Synopsis

# Noisy Synchrotron? Machine Learning Has the Answer

Physics 12, s127
Machine-learning algorithms could allow researchers to substantially reduce unwanted fluctuations in the widths of the electron beams produced at synchrotrons.

The Advanced Light Source (ALS)—one of the world’s brightest synchrotron sources—has a problem. Despite the best efforts of researchers, the photon beam it produces, like those at all synchrotrons, fluctuates in its vertical width, leading to experimental noise that can obscure measurements. Simon Leemann of Lawrence Berkeley National Laboratory, California, which houses the ALS, expects this problem will worsen for the narrower beams of next-generation synchrotrons. Seeking a solution, he and his colleagues turned to machine-learning algorithms, showing that they can stabilize the photon beam without the need for lengthy manual calibration measurements. Leemann says that this method could allow beam-width fluctuations to be corrected before they occur, removing one of the last barriers to completely stable synchrotron sources.
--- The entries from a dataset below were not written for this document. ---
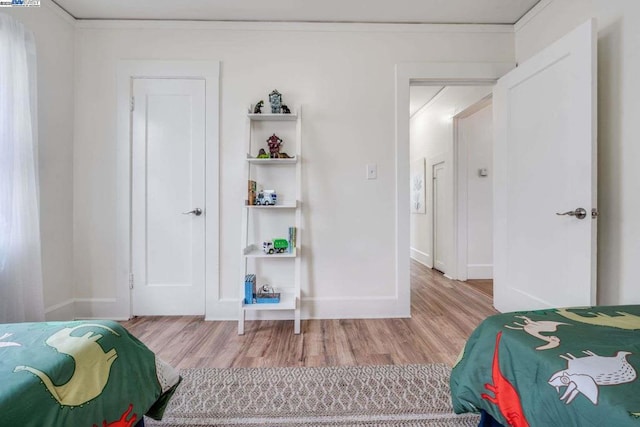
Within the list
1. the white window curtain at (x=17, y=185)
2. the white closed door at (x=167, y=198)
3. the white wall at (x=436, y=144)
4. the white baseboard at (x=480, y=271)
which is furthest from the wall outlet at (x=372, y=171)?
the white window curtain at (x=17, y=185)

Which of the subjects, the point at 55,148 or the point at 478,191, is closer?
the point at 55,148

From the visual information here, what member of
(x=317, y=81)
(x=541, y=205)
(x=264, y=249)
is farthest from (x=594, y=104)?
(x=264, y=249)

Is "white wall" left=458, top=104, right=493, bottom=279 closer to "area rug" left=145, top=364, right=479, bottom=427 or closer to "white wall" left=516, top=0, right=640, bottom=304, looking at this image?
"white wall" left=516, top=0, right=640, bottom=304

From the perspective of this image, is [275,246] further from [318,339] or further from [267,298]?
[318,339]

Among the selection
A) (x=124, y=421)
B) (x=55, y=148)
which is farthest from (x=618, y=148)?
(x=55, y=148)

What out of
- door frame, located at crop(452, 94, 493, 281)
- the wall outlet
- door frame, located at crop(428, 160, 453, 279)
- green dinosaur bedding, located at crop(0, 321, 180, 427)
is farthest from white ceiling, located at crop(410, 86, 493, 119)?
green dinosaur bedding, located at crop(0, 321, 180, 427)

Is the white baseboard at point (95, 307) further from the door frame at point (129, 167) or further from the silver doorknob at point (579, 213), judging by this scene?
the silver doorknob at point (579, 213)

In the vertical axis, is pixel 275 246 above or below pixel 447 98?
below

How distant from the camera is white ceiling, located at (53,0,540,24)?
209cm

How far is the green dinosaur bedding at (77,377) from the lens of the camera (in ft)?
1.96

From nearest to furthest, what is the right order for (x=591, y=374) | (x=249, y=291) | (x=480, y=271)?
(x=591, y=374) → (x=249, y=291) → (x=480, y=271)

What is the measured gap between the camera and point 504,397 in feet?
2.79

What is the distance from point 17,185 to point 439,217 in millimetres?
4370

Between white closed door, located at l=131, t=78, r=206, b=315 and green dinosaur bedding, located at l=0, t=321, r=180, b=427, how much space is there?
4.57ft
In their proof-of-principle demonstration, the team trained their machine-learning algorithms using two data sets: the positions of various magnetic excitations that shape the electron beam that generates the photon beam, and beam-width data from the photon beam itself. These data were fed into the neural network underlying the algorithms, which then “learned” how changes in the configurations and positions of the magnetic excitations affected the width of the resulting photon beam. Using this information, the algorithm created a look-up table that it referenced three times a second, determining the adjustments required to maintain a photon beam of a certain width. In their experiment, the team kept the ALS beam size stable to within 0.2 $𝜇\text{m}$, or 0.4% of its vertical width. This precision is better than the 2–3% previously achieved at the ALS and could allow the synchrotron to probe the dynamics of chemical reactions—in systems such as batteries—with unprecedented resolution.

This research is published in Physical Review Letters.

–Katherine Wright

Katherine Wright is a Senior Editor for Physics.